Article published Monday, November 5, 2012, at Fox News.
The financial crisis can't explain the current slow recovery
By John R. Lott, Jr., Jerry Dwyer, James Lothian
Carmen Reinhart and Kenneth Rogoff’s book, “This Time is Different,” has become the bible of the Obama administration. Their claim that recoveries after financial crises are naturally much slower than other recoveries has given President Obama a lot of cover. Their argument may be widely accepted by the media but has not been so readily accepted by economists.
Our current recovery has been the weakest since at least World War II. Thirty-nine months since the recovery started in June 2009, job growth has been only 2 percent. During the average recovery since 1970, job growth over the first 39 months has averaged over 8 percent. The current recovery has failed to keep up with the growth in the working age population. Unlike past recoveries, much of the drop in the unemployment rate simply reflects people giving up looking for work. And there is no doubt there was a financial crisis.
But the financial crisis is not the explanation for the slow recovery.

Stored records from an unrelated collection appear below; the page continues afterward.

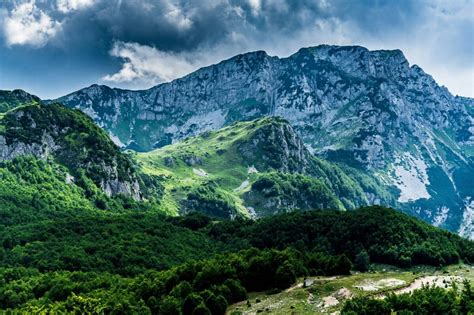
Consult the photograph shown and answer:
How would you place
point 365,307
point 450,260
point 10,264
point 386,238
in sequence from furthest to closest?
point 10,264 < point 386,238 < point 450,260 < point 365,307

The problem for Reinhart and Rogoff is that neither US historical data nor recent international comparisons support their assertion. Indeed, their claim is at odds with two well-known stylized facts:
1) Severe recessions are matched by strong recoveries, known as Zarnowitz’s law (the basis for Milton Friedman “plucking model” introduced in 1964 and supported by direct evidence in 1993).
2) Most severe recessions are accompanied by banking crises. Put these two stylized facts together, and even before looking at the data, you have to be somewhat skeptical about the Reinhart-Rogoff generalization.

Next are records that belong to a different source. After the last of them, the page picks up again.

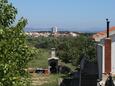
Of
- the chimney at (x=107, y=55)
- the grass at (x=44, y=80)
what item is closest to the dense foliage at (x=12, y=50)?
the chimney at (x=107, y=55)

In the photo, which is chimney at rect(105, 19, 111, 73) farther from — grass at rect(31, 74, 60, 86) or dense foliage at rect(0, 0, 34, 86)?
dense foliage at rect(0, 0, 34, 86)

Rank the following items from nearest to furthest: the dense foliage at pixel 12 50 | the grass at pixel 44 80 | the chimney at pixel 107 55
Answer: the dense foliage at pixel 12 50 → the chimney at pixel 107 55 → the grass at pixel 44 80

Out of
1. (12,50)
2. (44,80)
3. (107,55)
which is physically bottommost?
(44,80)

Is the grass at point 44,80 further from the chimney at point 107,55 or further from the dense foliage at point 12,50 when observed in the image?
the dense foliage at point 12,50

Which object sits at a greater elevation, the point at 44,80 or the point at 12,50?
the point at 12,50

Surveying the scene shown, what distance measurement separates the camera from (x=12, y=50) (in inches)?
603

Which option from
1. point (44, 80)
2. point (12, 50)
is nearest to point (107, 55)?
point (12, 50)

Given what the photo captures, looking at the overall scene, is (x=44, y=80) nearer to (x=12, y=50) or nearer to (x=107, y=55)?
(x=107, y=55)

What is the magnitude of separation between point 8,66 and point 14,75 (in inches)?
21.0

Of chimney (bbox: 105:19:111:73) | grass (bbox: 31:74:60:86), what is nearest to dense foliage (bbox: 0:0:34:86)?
chimney (bbox: 105:19:111:73)

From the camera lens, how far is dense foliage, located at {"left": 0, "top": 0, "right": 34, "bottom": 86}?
14570 mm

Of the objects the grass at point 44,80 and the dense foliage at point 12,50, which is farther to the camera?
the grass at point 44,80

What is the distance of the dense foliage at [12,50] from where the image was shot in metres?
14.6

When you do look at the data the results are clear. In five of the six financial crises since 1882 – the Great Depression of the 1930s was the sole exception – the strength of the recovery in real Gross National Product greatly exceeds the previous decline, by close to 6 percentage points over the eight quarters following the cyclical trough. This is similar to what we see in the two severe contractions in which there are no financial crises. The recent recession and recovery are more similar to the Great Depression than the other episodes.

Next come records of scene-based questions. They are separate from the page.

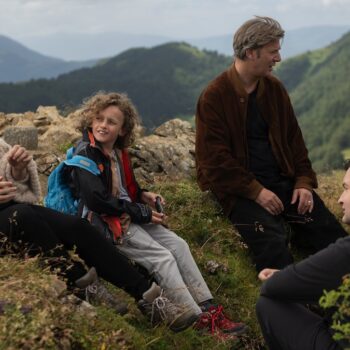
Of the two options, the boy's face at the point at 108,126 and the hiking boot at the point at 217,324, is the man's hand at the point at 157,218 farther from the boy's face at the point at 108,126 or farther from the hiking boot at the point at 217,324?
the hiking boot at the point at 217,324

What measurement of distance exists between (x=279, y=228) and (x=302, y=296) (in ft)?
8.29

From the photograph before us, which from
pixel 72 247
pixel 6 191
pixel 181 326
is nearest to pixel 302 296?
pixel 181 326

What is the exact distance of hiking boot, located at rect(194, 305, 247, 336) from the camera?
15.4 feet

Cross-country comparisons tell a similar story. Unemployment actually recovered faster in countries hit by a financial crisis than in those in a recession for other reasons. Of the nine foreign countries for which the Bureau of Labor Statistics has produced comparable unemployment data based on the same definition of unemployment, Reinhart and Rogoff identify four as suffering from a financial crisis (Germany, Japan, the Netherlands and the United Kingdom) and five as not (Australia, Canada, France, Italy and Sweden). From January 2009 to December 2011, the unemployment rates in the countries with financial crises actually increased less than in those that avoided such a crisis (0.66 percentage points versus 0.86 percentage points).
Countries identified as suffering a financial crisis by Reinhart and Rogoff also did not experience slower Gross Domestic Product (GDP) growth during their recoveries. From the third quarter of 2009, when the U.S. recovery started, the difference in GDP growth between the two sets of nations averaged just one-tenth of 1 percent.
The combination of Obama’s stimulus, multiple jobs bills and massive new regulations on everything from financial markets, housing, health care, credit cards and energy is a possible explanation for the difficulties in the U.S. labor market. Resources spent by the government must come out of someone’s pocket. Spending almost $1 trillion on various stimulus projects means moving around a lot of resources and jobs. People don’t instantly move between jobs, temporarily increasing unemployment. All the new regulations are similarly detrimental. And more regulations may be coming, creating substantial uncertainty about the future.
Canada provides a simple comparison. Our unemployment rates increased in lock step from August 2008 until six months later, in February 2009, when the stimulus was passed in the United States. The increased gap when the stimulus was passed is consistent with the stimulus, not something unique about the financial crisis, being the initial development that made things worse. Since the stimulus largely ended by the middle of 2011, the gap has decreased.
Americans have suffered two very slow recoveries – during the Great Depression and now. The most obvious common factor in both has been the Keynesian policies and massive regulations used to “cure” those downturns. Clearly, “financial crisis” can’t explain the current slow recovery.